Input data:
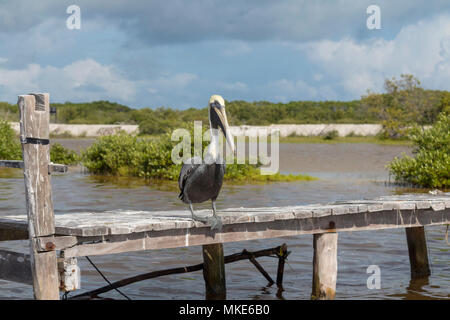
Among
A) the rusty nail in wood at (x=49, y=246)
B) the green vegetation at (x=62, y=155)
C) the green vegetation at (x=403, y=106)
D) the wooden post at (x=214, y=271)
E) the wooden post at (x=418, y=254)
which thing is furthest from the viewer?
the green vegetation at (x=403, y=106)

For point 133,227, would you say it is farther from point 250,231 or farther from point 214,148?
point 250,231

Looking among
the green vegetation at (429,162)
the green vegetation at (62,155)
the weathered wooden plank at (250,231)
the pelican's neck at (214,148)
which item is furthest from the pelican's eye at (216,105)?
the green vegetation at (62,155)

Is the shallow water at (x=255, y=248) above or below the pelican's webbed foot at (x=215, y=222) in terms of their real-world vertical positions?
below

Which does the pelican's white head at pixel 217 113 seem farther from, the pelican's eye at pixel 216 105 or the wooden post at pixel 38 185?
the wooden post at pixel 38 185

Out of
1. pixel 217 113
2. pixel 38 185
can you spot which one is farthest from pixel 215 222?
pixel 38 185

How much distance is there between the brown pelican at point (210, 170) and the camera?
6.70 metres

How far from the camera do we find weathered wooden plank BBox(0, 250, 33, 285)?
6.41m

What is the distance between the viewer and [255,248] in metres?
12.1

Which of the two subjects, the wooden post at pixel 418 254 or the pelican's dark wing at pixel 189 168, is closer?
the pelican's dark wing at pixel 189 168

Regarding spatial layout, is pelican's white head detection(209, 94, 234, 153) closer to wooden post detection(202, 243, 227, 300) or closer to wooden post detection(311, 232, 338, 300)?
wooden post detection(311, 232, 338, 300)

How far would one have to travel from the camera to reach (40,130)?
6.11 metres

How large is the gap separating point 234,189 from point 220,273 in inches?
455
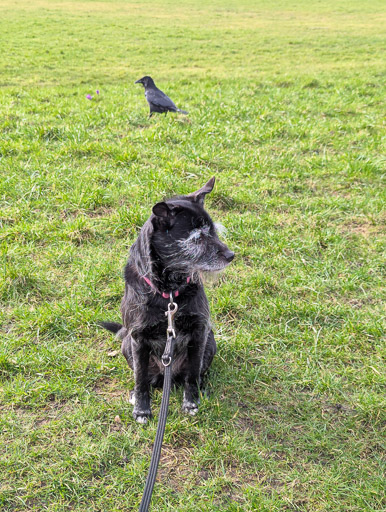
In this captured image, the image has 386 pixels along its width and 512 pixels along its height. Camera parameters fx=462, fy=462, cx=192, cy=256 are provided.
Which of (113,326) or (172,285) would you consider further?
(113,326)

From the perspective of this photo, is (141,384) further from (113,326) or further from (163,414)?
(163,414)

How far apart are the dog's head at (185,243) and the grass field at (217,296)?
1112mm

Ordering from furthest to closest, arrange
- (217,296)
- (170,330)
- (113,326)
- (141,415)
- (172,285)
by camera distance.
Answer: (217,296)
(113,326)
(141,415)
(172,285)
(170,330)

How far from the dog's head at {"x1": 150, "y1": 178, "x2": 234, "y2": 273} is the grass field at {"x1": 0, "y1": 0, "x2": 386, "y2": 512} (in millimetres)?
1112

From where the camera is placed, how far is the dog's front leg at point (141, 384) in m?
3.26

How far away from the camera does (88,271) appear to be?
4.61 metres

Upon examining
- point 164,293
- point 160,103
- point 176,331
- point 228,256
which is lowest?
point 176,331

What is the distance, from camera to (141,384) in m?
3.33

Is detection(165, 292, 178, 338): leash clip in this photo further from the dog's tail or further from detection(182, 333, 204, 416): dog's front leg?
the dog's tail

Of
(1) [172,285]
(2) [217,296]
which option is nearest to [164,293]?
(1) [172,285]

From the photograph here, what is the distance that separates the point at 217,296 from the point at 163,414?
2123mm

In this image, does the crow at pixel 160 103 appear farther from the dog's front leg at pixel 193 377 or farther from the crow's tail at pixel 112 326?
the dog's front leg at pixel 193 377

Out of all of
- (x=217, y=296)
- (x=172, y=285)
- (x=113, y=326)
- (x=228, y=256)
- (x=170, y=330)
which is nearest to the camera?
(x=170, y=330)

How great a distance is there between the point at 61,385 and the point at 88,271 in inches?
54.3
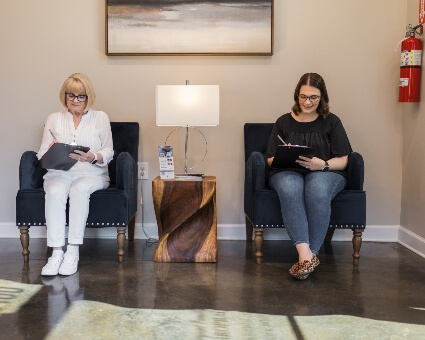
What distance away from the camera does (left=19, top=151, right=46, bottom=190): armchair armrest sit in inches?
134

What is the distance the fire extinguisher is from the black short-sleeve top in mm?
570

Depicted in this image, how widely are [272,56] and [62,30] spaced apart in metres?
1.40

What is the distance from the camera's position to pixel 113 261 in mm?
3418

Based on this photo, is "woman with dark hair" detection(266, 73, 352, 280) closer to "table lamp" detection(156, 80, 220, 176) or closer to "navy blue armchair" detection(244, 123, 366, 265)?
"navy blue armchair" detection(244, 123, 366, 265)

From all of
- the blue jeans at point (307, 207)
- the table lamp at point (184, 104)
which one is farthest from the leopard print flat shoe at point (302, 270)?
the table lamp at point (184, 104)

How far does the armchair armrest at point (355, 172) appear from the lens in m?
3.37

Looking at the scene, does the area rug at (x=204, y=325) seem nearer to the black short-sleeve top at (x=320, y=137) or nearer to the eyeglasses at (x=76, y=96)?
the black short-sleeve top at (x=320, y=137)

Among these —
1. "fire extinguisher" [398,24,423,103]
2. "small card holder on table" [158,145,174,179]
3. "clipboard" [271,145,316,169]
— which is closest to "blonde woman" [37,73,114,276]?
"small card holder on table" [158,145,174,179]

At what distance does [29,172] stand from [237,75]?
148 cm

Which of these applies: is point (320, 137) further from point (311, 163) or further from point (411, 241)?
point (411, 241)

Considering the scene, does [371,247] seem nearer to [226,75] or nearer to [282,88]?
[282,88]

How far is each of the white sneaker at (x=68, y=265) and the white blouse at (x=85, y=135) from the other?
494 mm

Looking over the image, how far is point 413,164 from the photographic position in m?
3.81

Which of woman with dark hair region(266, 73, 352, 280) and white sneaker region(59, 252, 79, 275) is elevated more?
woman with dark hair region(266, 73, 352, 280)
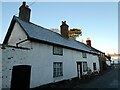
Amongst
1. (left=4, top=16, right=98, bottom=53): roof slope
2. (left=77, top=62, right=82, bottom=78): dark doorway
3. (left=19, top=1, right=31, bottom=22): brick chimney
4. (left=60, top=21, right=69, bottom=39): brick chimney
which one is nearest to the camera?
(left=4, top=16, right=98, bottom=53): roof slope

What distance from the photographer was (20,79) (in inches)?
106

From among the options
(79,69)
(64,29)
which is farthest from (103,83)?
(64,29)

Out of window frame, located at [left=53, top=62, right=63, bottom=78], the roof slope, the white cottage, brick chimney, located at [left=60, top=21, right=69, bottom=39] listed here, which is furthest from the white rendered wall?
brick chimney, located at [left=60, top=21, right=69, bottom=39]

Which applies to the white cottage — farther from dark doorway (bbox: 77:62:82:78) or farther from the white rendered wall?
dark doorway (bbox: 77:62:82:78)

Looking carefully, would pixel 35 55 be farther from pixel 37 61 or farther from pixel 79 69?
pixel 79 69

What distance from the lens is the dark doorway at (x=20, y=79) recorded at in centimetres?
265

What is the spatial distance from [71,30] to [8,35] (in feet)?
120

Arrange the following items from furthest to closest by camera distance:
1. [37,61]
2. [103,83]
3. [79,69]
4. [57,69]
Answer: [79,69]
[103,83]
[57,69]
[37,61]

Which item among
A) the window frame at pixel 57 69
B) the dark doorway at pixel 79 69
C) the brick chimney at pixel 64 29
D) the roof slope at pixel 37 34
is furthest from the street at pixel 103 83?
the brick chimney at pixel 64 29

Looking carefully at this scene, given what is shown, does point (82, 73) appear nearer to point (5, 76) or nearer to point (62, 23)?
point (62, 23)

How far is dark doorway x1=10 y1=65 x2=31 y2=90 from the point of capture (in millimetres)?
2650

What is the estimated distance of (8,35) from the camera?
1617 centimetres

What needs to be done:
Reproduce the whole listing above word for word, omitting the pictures.

Exercise response:
Among
A) the rusty nail in wood at (x=49, y=246)
B) the green vegetation at (x=62, y=155)
C) the green vegetation at (x=403, y=106)
D) the wooden post at (x=214, y=271)
E) the wooden post at (x=418, y=254)
which thing is furthest from the viewer?
the green vegetation at (x=403, y=106)

For point 133,227, would you say it is farther from point 250,231 or farther from point 214,148?
point 250,231

Looking among
the green vegetation at (429,162)
the green vegetation at (62,155)
the weathered wooden plank at (250,231)
the pelican's neck at (214,148)
which item is furthest from the pelican's eye at (216,105)?
the green vegetation at (62,155)

Is the shallow water at (x=255, y=248) above or below the pelican's webbed foot at (x=215, y=222) in terms of their real-world vertical positions?
below

Which does the pelican's white head at pixel 217 113 seem farther from, the pelican's eye at pixel 216 105 or the wooden post at pixel 38 185?
the wooden post at pixel 38 185

Out of
1. pixel 217 113
2. pixel 38 185
can you spot which one is farthest from pixel 215 222?
pixel 38 185

How much distance is there between the brown pelican at point (210, 170) and the camera?
6.70 metres

How far from the camera do we find weathered wooden plank BBox(0, 250, 33, 285)?
6.41m

What is the distance between the viewer and [255,248] in metres?
12.1

Which of the two subjects, the wooden post at pixel 418 254 or the pelican's dark wing at pixel 189 168, is closer?
the pelican's dark wing at pixel 189 168

Regarding spatial layout, is pelican's white head detection(209, 94, 234, 153) closer to wooden post detection(202, 243, 227, 300) or closer to wooden post detection(311, 232, 338, 300)?
wooden post detection(311, 232, 338, 300)

How far would one have to travel from the camera to reach (40,130)?
6.11 metres

How large is the gap separating point 234,189 from point 220,273 in inches?
455
In this captured image, the image has 386 pixels along its width and 512 pixels along its height. Camera parameters fx=462, fy=462, cx=192, cy=256 are provided.
Which of (113,326) or (172,285) would you consider further?
(113,326)

From the perspective of this photo, is (141,384) further from (113,326) or further from (163,414)?
(163,414)

How far apart are the dog's head at (185,243) and the grass field at (217,296)?
1112mm

Ordering from furthest to closest, arrange
- (217,296)
- (170,330)
- (113,326)
- (141,415)
- (172,285)
by camera distance.
Answer: (217,296)
(113,326)
(141,415)
(172,285)
(170,330)

How far from the dog's head at {"x1": 150, "y1": 178, "x2": 234, "y2": 273} is the grass field at {"x1": 0, "y1": 0, "x2": 386, "y2": 512} (in millimetres)?
1112

From where the camera is placed, how far is the dog's front leg at point (141, 384) in m?
3.26

How far away from the camera does (88,271) appear to be?
4.61 metres

Upon examining
- point 164,293
- point 160,103
- point 176,331
- point 228,256
which is lowest?
point 176,331

What is the distance, from camera to (141,384) in m?
3.33

Is detection(165, 292, 178, 338): leash clip in this photo further from the dog's tail or further from detection(182, 333, 204, 416): dog's front leg?
the dog's tail

Of
(1) [172,285]
(2) [217,296]
which option is nearest to [164,293]?
(1) [172,285]

From the photograph here, what is the distance that separates the point at 217,296 from the point at 163,414?
2123mm

In this image, does the crow at pixel 160 103 appear farther from the dog's front leg at pixel 193 377 or farther from the crow's tail at pixel 112 326?
the dog's front leg at pixel 193 377

Out of all of
- (x=217, y=296)
- (x=172, y=285)
- (x=113, y=326)
- (x=228, y=256)
- (x=170, y=330)
which is nearest to the camera?
(x=170, y=330)

How great a distance is there between the point at 61,385 and the point at 88,271 in inches?
54.3
What distance away from the camera does (left=19, top=151, right=46, bottom=190): armchair armrest sit in inches?
134

What is the distance the fire extinguisher is from the black short-sleeve top in mm?
570

Depicted in this image, how widely are [272,56] and [62,30] spaced apart in metres?
1.40

What is the distance from the camera's position to pixel 113 261 in mm?
3418

Based on this photo, is "woman with dark hair" detection(266, 73, 352, 280) closer to "table lamp" detection(156, 80, 220, 176) or closer to "navy blue armchair" detection(244, 123, 366, 265)?
"navy blue armchair" detection(244, 123, 366, 265)

From all of
- the blue jeans at point (307, 207)
- the table lamp at point (184, 104)
which one is farthest from the leopard print flat shoe at point (302, 270)?
the table lamp at point (184, 104)

How far does the armchair armrest at point (355, 172) appear from the lens in m?
3.37

Looking at the scene, does the area rug at (x=204, y=325) seem nearer to the black short-sleeve top at (x=320, y=137) or nearer to the eyeglasses at (x=76, y=96)?
the black short-sleeve top at (x=320, y=137)

Among these —
1. "fire extinguisher" [398,24,423,103]
2. "small card holder on table" [158,145,174,179]
3. "clipboard" [271,145,316,169]
— which is closest to "blonde woman" [37,73,114,276]?
"small card holder on table" [158,145,174,179]

At what distance does [29,172] stand from [237,75]?
148 cm

Which of these applies: is point (320, 137) further from point (311, 163) or further from point (411, 241)?
point (411, 241)

Considering the scene, does [371,247] seem nearer to [226,75] or nearer to [282,88]?
[282,88]

How far is each of the white sneaker at (x=68, y=265) and the white blouse at (x=85, y=135) from the other?
494 mm

Looking over the image, how far is point 413,164 from the photographic position in m?
3.81

Which of woman with dark hair region(266, 73, 352, 280) and white sneaker region(59, 252, 79, 275) is elevated more?
woman with dark hair region(266, 73, 352, 280)
Amongst
1. (left=4, top=16, right=98, bottom=53): roof slope
2. (left=77, top=62, right=82, bottom=78): dark doorway
3. (left=19, top=1, right=31, bottom=22): brick chimney
4. (left=60, top=21, right=69, bottom=39): brick chimney
which one is nearest to the camera?
(left=4, top=16, right=98, bottom=53): roof slope

What distance from the photographer was (20,79) (in inches)?
106

From among the options
(79,69)
(64,29)
which is farthest from (103,83)?
(64,29)

Out of window frame, located at [left=53, top=62, right=63, bottom=78], the roof slope, the white cottage, brick chimney, located at [left=60, top=21, right=69, bottom=39] listed here, which is furthest from the white rendered wall?
brick chimney, located at [left=60, top=21, right=69, bottom=39]

Which applies to the white cottage — farther from dark doorway (bbox: 77:62:82:78) or farther from the white rendered wall?
dark doorway (bbox: 77:62:82:78)

Looking carefully, would pixel 35 55 be farther from pixel 37 61 or farther from pixel 79 69?
pixel 79 69

What distance from the lens is the dark doorway at (x=20, y=79) recorded at in centimetres?
265

What is the spatial distance from [71,30] to [8,35] (in feet)?
120

Arrange the following items from furthest to closest by camera distance:
1. [37,61]
2. [103,83]
3. [79,69]
4. [57,69]
Answer: [79,69]
[103,83]
[57,69]
[37,61]

Which item among
A) the window frame at pixel 57 69
B) the dark doorway at pixel 79 69
C) the brick chimney at pixel 64 29
D) the roof slope at pixel 37 34
is furthest from the street at pixel 103 83?
the brick chimney at pixel 64 29

Looking carefully at this scene, given what is shown, does point (82, 73) appear nearer to point (5, 76) or nearer to point (62, 23)?
point (62, 23)

How far is dark doorway x1=10 y1=65 x2=31 y2=90 from the point of capture (in millimetres)?
2650

What is the estimated distance of (8,35) from the camera?
1617 centimetres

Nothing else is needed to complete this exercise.